ZARTGRAU

Halsbänder

kann Hund ja nie genug haben. Wenn sie dann nicht nur schön, sondern auch praktisch sind, freut sich nicht nur der Vierbeiner, sondern auch die Mama.

Zug-Stop-Halsband – Made by Tanja

Das Halsband ist maßgefertigt und kommt somit ohne die üblichen Schnallen zur Weitenverstellung, in denen sich Simons langes Haar immer verfängt, aus.

Fesch ist er damit

Vielen Dank, liebste Schwiegertochter – hast etwas gut bei mir ♥

Sonntagmorgen

Vergangene Nacht hat es ganz in der Ferne leise gedonnert. In Anbetracht dessen, was vor zwei Wochen passiert ist, habe ich sicherheitshalber, bis auf die Kühlschränke, alle Geräte vom Strom genommen, weil gebranntes Kind bekanntlich das Feuer scheut und auf dem Land scheints doch alles anders als in der Stadt ist.

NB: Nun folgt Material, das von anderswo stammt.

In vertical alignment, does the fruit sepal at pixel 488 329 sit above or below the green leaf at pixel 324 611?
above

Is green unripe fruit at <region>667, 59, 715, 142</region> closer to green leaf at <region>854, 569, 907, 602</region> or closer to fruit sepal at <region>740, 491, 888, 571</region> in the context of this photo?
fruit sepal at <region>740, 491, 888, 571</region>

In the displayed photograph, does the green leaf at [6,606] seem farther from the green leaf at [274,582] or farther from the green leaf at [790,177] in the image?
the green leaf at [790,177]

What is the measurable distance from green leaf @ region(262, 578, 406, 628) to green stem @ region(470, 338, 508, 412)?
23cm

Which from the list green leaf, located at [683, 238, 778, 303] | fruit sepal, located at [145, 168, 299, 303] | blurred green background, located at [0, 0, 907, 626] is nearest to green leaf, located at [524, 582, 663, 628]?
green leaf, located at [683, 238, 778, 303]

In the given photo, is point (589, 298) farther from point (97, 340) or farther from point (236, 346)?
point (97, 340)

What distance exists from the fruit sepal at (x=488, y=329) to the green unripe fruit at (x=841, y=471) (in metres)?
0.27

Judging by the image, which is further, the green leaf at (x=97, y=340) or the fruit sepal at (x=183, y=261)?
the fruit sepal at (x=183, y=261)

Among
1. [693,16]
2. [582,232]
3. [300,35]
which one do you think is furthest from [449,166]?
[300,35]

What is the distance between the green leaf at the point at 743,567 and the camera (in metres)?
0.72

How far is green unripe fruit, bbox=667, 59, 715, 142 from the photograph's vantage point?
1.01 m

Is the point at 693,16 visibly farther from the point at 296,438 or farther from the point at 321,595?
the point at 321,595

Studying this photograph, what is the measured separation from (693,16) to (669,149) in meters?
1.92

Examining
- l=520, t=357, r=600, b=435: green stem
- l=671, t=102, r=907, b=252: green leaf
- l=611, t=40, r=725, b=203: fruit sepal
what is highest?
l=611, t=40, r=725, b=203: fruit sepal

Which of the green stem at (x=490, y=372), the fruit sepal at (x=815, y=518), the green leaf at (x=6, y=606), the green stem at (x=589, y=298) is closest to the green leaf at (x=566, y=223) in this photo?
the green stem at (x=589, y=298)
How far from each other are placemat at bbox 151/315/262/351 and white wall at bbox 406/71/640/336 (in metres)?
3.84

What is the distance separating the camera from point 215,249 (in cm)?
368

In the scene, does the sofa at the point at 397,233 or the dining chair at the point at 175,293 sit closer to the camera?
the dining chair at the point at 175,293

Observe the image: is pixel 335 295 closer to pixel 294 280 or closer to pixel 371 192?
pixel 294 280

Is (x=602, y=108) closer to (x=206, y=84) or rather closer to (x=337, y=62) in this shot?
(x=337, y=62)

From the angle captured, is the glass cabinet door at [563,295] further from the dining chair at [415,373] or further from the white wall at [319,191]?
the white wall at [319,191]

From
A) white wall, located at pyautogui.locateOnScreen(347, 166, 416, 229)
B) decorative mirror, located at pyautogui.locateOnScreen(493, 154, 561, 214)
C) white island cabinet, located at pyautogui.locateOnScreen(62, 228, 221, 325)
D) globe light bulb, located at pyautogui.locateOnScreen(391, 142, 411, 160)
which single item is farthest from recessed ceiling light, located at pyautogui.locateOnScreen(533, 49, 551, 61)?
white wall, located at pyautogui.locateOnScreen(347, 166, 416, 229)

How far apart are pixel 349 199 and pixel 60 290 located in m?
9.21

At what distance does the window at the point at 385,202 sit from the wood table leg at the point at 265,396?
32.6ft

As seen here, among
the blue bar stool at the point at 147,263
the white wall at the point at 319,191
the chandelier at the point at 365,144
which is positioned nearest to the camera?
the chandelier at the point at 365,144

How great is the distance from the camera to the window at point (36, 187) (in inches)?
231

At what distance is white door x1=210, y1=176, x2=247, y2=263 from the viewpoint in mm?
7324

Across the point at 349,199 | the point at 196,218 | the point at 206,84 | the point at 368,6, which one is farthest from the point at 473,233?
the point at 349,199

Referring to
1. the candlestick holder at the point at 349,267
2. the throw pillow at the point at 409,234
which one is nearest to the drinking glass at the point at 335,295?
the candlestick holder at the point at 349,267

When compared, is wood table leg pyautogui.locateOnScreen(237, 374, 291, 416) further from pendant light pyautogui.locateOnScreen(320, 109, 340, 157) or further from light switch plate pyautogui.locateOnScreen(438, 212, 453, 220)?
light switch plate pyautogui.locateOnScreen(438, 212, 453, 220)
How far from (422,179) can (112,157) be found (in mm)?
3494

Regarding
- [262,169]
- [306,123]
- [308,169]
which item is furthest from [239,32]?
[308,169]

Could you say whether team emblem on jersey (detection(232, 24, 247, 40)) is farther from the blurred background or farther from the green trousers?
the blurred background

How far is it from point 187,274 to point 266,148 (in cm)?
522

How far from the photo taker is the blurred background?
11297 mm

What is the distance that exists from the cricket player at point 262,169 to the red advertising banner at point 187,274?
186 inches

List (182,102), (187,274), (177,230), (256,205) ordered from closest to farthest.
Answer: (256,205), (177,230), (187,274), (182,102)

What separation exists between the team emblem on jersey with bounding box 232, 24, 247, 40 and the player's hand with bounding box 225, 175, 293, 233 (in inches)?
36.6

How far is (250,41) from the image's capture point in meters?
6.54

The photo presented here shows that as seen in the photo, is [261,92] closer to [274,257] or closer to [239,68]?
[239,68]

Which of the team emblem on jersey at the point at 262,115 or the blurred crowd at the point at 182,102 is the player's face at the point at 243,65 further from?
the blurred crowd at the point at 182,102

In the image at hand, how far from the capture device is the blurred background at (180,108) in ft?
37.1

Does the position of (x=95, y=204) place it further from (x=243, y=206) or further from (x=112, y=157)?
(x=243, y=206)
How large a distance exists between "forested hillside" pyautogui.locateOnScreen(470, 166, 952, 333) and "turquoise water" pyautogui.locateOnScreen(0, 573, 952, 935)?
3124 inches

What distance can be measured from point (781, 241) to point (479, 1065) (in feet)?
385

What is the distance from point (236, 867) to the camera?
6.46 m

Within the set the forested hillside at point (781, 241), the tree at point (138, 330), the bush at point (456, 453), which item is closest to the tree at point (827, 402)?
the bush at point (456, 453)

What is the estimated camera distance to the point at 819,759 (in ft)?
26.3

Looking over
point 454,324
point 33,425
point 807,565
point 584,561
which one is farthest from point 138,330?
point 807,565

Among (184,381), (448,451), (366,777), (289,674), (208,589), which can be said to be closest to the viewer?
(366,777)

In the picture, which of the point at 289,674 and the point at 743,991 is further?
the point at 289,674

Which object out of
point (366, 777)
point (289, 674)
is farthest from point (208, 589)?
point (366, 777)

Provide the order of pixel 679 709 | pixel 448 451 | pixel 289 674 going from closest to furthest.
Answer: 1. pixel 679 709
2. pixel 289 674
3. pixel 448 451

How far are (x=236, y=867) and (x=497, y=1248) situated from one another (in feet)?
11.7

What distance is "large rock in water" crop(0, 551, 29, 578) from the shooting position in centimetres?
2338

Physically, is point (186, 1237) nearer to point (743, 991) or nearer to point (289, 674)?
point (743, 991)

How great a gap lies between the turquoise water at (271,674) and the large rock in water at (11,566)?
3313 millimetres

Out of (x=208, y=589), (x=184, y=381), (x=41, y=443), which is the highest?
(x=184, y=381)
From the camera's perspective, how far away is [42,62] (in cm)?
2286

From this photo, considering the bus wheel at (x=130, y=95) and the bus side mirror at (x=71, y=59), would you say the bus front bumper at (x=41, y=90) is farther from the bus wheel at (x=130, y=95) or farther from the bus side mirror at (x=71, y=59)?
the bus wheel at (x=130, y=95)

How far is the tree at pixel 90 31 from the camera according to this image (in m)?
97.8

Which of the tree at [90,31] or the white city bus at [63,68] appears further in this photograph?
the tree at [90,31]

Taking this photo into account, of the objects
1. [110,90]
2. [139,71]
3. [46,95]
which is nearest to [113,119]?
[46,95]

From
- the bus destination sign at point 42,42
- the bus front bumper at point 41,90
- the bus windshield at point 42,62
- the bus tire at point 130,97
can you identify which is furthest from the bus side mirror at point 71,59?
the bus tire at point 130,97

Weder in meiner Zeit in Graz noch in Wien habe ich so etwas gemacht, obwohl ich in diesen zehn Jahren sehr heftige Gewitter erlebt habe und niemals etwas passiert ist. Ich verstehe von dieser Materie ja nicht wirklich etwas und kann mir das Ganze nur so erklären, dass Leitungen kleiner E-Werke wohl nicht so gut abgesichert sind wie die in Großstädten. Wie auch immer – Gewitter gab es dann doch keines in der Nacht und die paar Regentropfen waren nicht nennenswert. Aber ein wenig kühler ist es doch geworden und mit ein bisserl Glück bleiben wir heute unter 30°.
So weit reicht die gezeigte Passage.